Why Were Agrochemicals Developed? : Inventing Agrochemicals
Before Agrochemicals were born
Before agrochemicals were born, how did people protect their crops?
In the past, kito (pray), mushioi (driving out pests) andmushiokuri (walking around the fields with torchlight or drums to drive out pests) were done.
First Agrochemicals in Japan
It is said that in Japan the first useful agrochemicals were used during the Edo period.
Since 1670, the first agrochemicals using whale oil were used.
This is a way of sprinkling whale oil on rice fields and removing pests from rice, which is effective for rice planthoppers.
After the Meiji Restoration, the oil changed from whale oil to petroleum, which continued to be used until the early Showa era.
However, the first agrochemicals did not have a strong effect and did not spread throughout Japan, so during the Edo period, kito was mainly performed.
Why Were Agrochemicals Developed?
It is said Japanese people needed agrochemicals due to the bad harvests during the Edo period.
|1641-42||Kanei Famine||heavy rain, a flood, a drought, pests, and cold weather||As many as 50,000 to 100,000 people starved.|
|1732||Kyoho Famine||rice planthoppers||About 10,000 people starved.|
|1783||Tenmei Famine||cold weather||・More than 300,000 people in Tohoku starved. ・Rice riots occurred.|
|1832-38||Tenpou Famine||Bad harvest repeated due to cold weather.||More than 100,000 people in Ou starved and were killed by an epidemic|
Under these circumstances, Japanese people claimed a sustainable supply of food, so agrochemical research in Japan began.
Since then, because of the development of science and technology and effects of the foreign technology, agrochemicals became more chemical and effective.
References e-Stat. Statistical Survey of Crops [website].
One of the examples of progress in agrochemicals is the severe cold weather in 1993.
This cold weather damaged large rice fields for low temperatures, and caused lack of sunshine and typhoons.
However, the cold weather did not trigger off a famine because the advance of technology such as fertilizers and agrochemicals made the shelf life longer, and the development of trade and information technology also developed.
Since The Modern Age
The following table summarizes the usage status and types of agrochemicals from the Meiji era to the Showa era.
|before World War Ⅱ||・insecticides using pyrethrum, nicotine sulfate, and so on
・agrochemicals made from natural products such as copper and lime sulfur (fungicide)
・Fields were mainly weeded.
|after World War Ⅱ||Chemosynthetic agrochemicals appeared.
⇨They increased a yield and improved efficiency of farming.
・Herbicides were used.
|Around 1965-1974||Agrochemicals became social problems; The agrochemicals were highly toxic, caused accidents while farmers were using them,
and were left for long time in crops and soil
|1971||enactment of Agricultural Chemicals Regulation Act|
The graph below shows the number of poisoning accidents caused by agrochemicals.
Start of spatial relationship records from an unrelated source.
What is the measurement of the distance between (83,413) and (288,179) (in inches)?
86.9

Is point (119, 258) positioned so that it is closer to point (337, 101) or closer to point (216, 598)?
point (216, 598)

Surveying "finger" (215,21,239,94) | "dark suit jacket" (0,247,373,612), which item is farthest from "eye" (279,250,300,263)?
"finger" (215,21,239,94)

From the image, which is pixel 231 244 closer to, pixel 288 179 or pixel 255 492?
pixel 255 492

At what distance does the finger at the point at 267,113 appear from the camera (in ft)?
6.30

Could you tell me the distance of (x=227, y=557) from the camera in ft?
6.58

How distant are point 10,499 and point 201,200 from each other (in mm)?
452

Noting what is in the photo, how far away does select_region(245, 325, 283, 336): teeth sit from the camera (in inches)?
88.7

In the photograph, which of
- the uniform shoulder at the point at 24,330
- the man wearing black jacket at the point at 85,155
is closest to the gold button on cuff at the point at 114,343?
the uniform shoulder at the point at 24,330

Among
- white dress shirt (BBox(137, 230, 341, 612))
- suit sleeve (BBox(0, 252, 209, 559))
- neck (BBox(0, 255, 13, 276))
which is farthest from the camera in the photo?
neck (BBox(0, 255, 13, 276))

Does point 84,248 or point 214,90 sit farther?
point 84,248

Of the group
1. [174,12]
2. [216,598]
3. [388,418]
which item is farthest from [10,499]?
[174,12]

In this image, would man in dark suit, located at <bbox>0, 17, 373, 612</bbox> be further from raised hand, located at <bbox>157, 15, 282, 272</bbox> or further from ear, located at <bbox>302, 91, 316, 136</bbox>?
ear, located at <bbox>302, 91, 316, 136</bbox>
References Ministry of Agriculture, Forestry and Fisheries.
Basic Knowledge of Agrochemicals [website]
From this graph, it can be seen that from the early 1950s to the mid-1950s, the number of health hazards caused by agrochemicals was large.
Maybe many people who have negative images of agrochemicals know or experience this period.
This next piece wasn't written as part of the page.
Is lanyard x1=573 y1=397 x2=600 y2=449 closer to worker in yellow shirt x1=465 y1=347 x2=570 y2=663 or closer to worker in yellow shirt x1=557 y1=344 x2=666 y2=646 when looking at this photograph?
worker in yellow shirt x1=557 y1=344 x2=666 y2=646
Look at the recent data. You can see that the number of the accidents now are much smaller than in the early Showa period.
It can be seen from the figures and tables that there were problems with the safety of agrochemicals and the use of agrochemicals in the early Showa period.
It is thought that this led to a general image of "agrochemicals = poison" .
Therefore, the government established the Agricultural Chemicals Regulation Act in 1971.
This law aims to protect our health and environment.
The law requires that the results of acute, chronic and residual toxicity tests on mammals.
In other words, the enactment of the Agricultural Chemicals Regulation Act has made it possible to legally limit the amount and types of agrochemicals.
Therefore, highly toxic agrochemicals such as BHC and DDT failed in this test and were subject to the prohibition of sale and restrictions.